### [Trecho da fonte]
Mesmo antes de iniciar o período de campanha, na segunda-feira (27), prefeitos de partidos de oposição assinaram o acordo Unidas e unidos à constituinte para promover a participação cidadã no processo.
Os limites da Convenção
O sociólogo Esteban Silva defende que, antes de fazer campanha para eleger constituintes, os chilenos ainda precisam pressionar as classes políticas para aumentar o poder da Convenção Constituinte e oferecer garantias para a presença de setores sociais, que não estão associados a nenhum partido legal, mas que se organizam em movimentos de base, territoriais, estudantis ou sindicais.
"Estamos em um momento de crise que é constituinte e de decomposição no sentindo político mais profundo. Essa é uma batalha que apenas começou. Primeiro temos que lutar para que a Convenção Constituinte se transforme em uma assembleia constituinte originária de fato e isso não está assegurado", analisa Silva.

### [O exercício]
Copie fielmente o trecho do texto sobre a Convenção Constituinte chilena que começa em "Os limites da" e vai até "estudantis ou sindicais.".

Trechos de dados de perguntas espaciais
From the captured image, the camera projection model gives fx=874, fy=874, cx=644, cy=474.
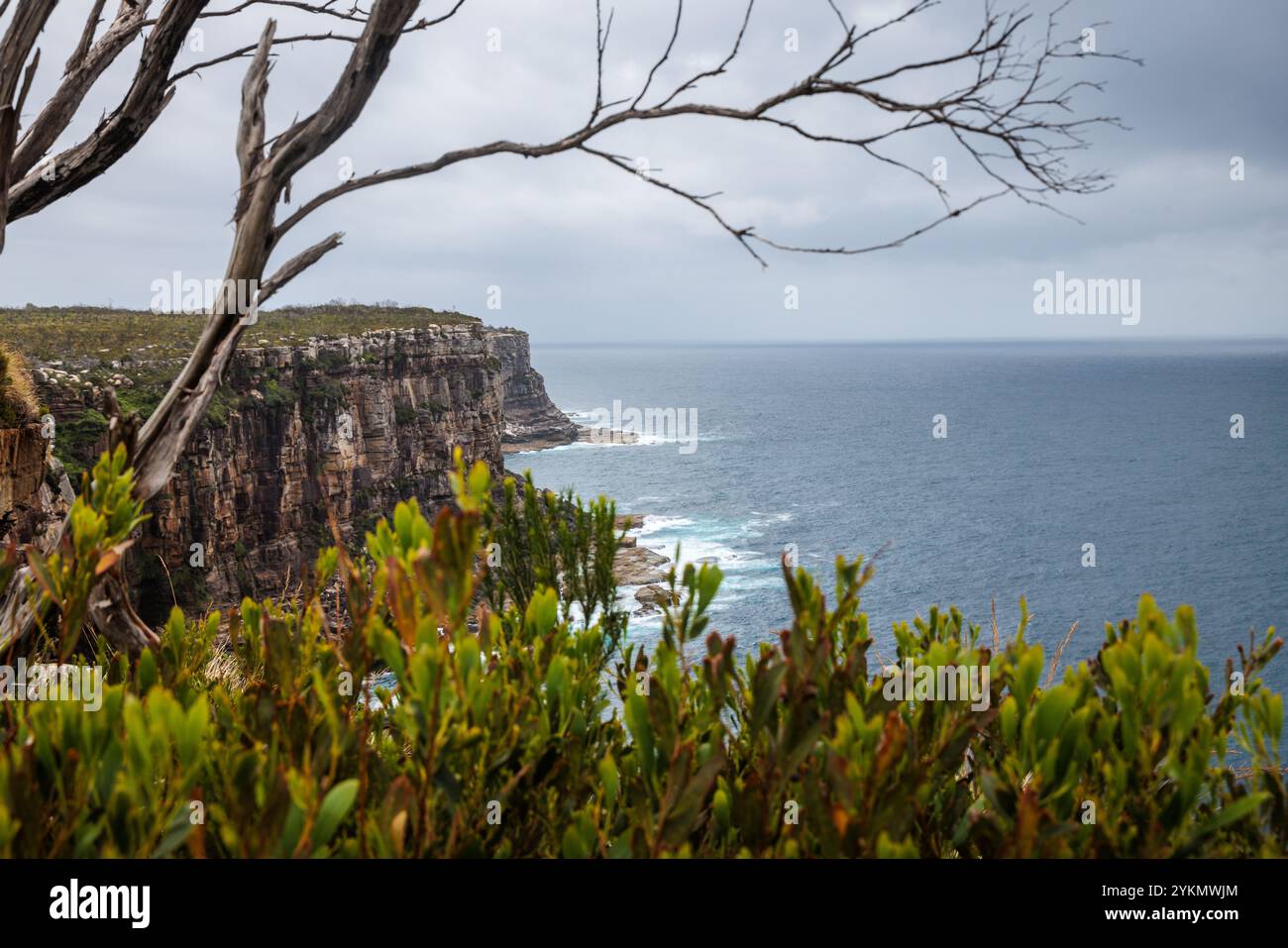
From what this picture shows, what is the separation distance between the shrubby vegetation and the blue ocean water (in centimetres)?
1799

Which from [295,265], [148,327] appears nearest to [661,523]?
[148,327]

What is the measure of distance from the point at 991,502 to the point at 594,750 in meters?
91.3

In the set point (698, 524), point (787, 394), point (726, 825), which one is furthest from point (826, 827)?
point (787, 394)

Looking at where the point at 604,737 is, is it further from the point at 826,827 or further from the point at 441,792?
the point at 826,827

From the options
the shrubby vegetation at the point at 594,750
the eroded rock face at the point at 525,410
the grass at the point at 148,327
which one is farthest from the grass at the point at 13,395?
the eroded rock face at the point at 525,410

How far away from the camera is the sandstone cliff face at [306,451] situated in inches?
1578

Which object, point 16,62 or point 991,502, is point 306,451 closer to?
point 16,62

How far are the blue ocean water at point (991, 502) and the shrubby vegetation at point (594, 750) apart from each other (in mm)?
17994

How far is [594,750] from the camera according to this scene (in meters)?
2.25

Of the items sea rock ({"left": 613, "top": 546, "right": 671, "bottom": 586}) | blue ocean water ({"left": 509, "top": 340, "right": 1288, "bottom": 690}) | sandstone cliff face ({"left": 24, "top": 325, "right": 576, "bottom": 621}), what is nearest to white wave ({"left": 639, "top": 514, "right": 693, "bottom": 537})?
blue ocean water ({"left": 509, "top": 340, "right": 1288, "bottom": 690})

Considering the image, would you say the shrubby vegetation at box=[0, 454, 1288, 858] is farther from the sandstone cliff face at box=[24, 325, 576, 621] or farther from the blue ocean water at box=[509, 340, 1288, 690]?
the sandstone cliff face at box=[24, 325, 576, 621]

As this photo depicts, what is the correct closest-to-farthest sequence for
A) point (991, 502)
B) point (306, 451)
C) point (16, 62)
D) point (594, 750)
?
point (594, 750), point (16, 62), point (306, 451), point (991, 502)

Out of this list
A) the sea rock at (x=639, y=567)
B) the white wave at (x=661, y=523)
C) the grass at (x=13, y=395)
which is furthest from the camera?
the white wave at (x=661, y=523)

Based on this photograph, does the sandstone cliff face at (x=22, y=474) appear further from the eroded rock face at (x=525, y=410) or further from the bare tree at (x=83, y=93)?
the eroded rock face at (x=525, y=410)
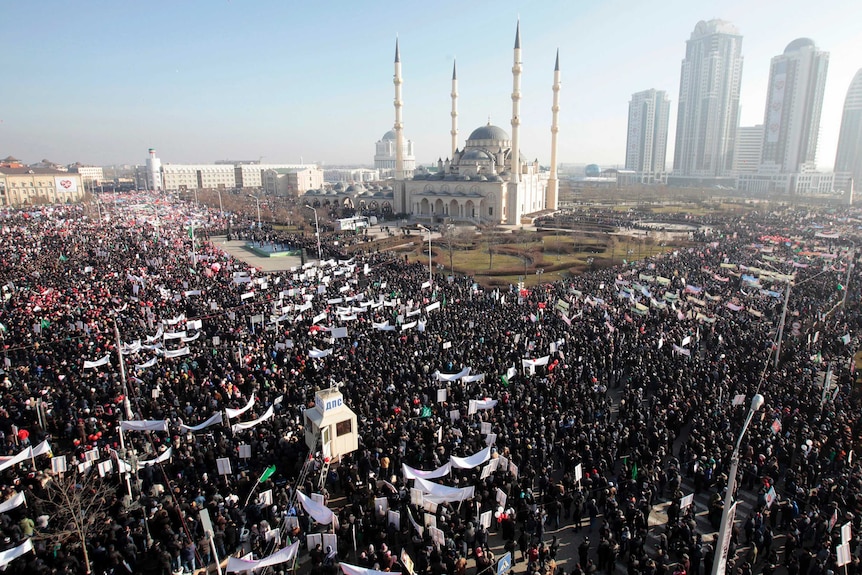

### [Resposta da tarefa]
Os limites da Convenção
O sociólogo Esteban Silva defende que, antes de fazer campanha para eleger constituintes, os chilenos ainda precisam pressionar as classes políticas para aumentar o poder da Convenção Constituinte e oferecer garantias para a presença de setores sociais, que não estão associados a nenhum partido legal, mas que se organizam em movimentos de base, territoriais, estudantis ou sindicais.